Dos estudantes avaliados na amostra, 13,7% (n = 37) afirmaram tomar medicamentos para dormir. Essa taxa está dentro dos valores encontrados na literatura (8,7%-18,0%)20),(23. Esses dados indicam a necessidade de programas de intervenção precoce voltados aos maus hábitos de estilo de vida dos estudantes de medicina, como má higiene do sono e uso de bebidas estimulantes durante o dia.
CONCLUSÃO
Por meio da presente pesquisa, observou-se que a qualidade de sono dos estudantes de Medicina é inferior à da população geral, estando diretamente relacionada à progressão do curso. Foi concluído que os discentes deste estudo têm, em média, menos horas de sono que o restante dos brasileiros.

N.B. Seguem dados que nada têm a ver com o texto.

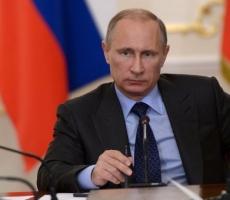 Россия и ближневосточные страны объединятся против терроризма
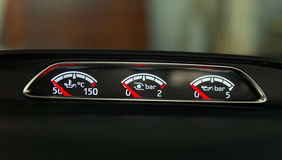 Instrument panel of the car Royalty Free Stock Image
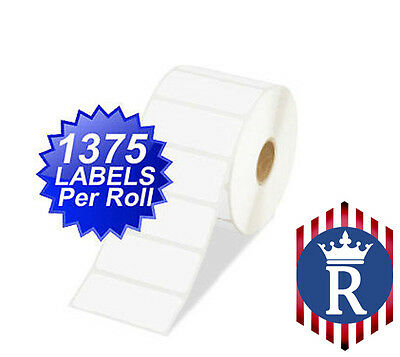 2.5x1 Direct Thermal Zebra Labels ZP-450 / LP-2844 Ships Today! (1,375 Per Roll)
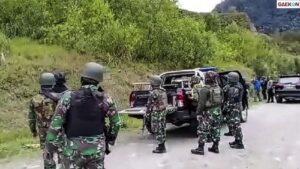 Kontak Tembak Dengan KST Di Kiwirok, 1 Anggota TNI Gugur Saat Hendak Evakuasi Jenazah Suster Gabriella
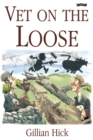 Vet on the Loose - eBook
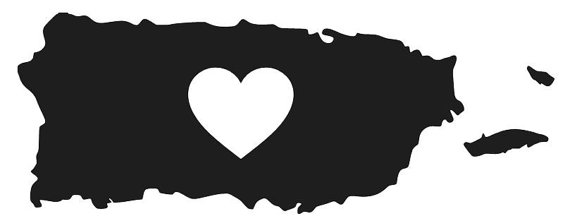 LOVE PUERTO RICO Vinyl Decal Sticker Island by RafysDecals on Etsy.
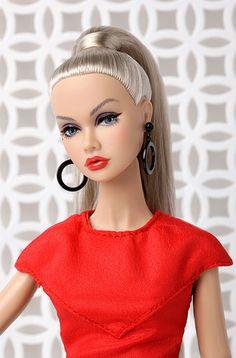 Sebina Havoc Mistress of Disguise Poppy Parker | Flickr - Photo Sharing!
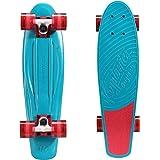 "Kryptonics Original Torpedo 22.5"" Skateboard"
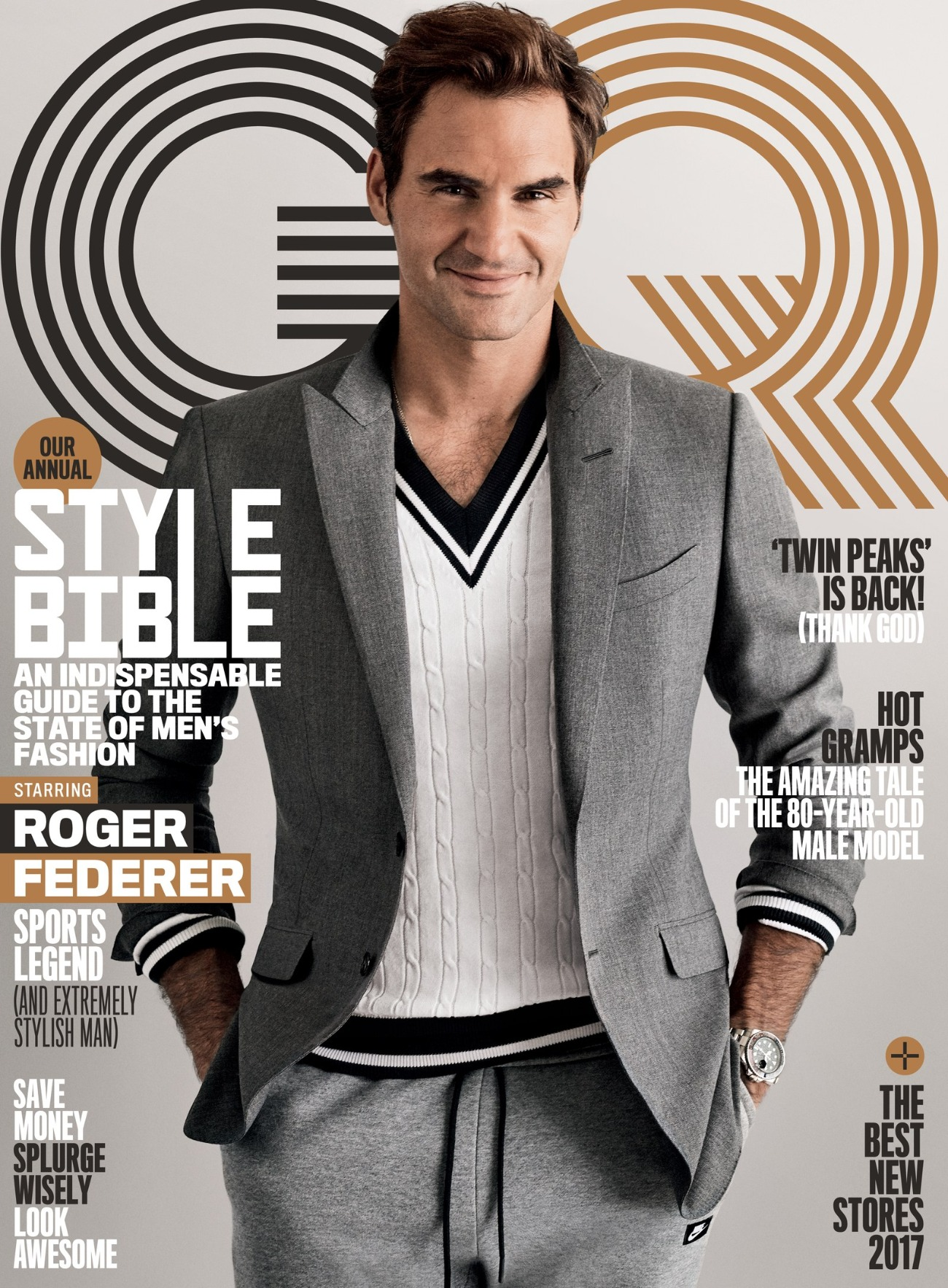 Image result for federer on magazine cover gq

Mudanças que podem parecer relativamente menores em comparação com a pandemia global têm o potencial para causar drásticas transformações na progressão da carreira de futuros médicos. Como não se sabe muito sobre o impacto, em longo prazo, da Covid-19 na educação31 médica, é necessário registrar e estudar o impacto total das mudanças que estão sendo realizadas na metodologia de ensino médico.
Dessa forma, acompanhamento psicológico (por meio de atendimentos remotos, o que facilitaria o acesso aos núcleos de apoio psicológico), ações de promoção de saúde e higiene do sono, estratégias de suporte e debates sobre saúde mental no contexto da Covid-19 devem ser disponibilizados pela instituição aos graduandos em Medicina, visando auxiliá-los em suas necessidades durante o período de graduação e assim aprimorar sua formação profissional e pessoal.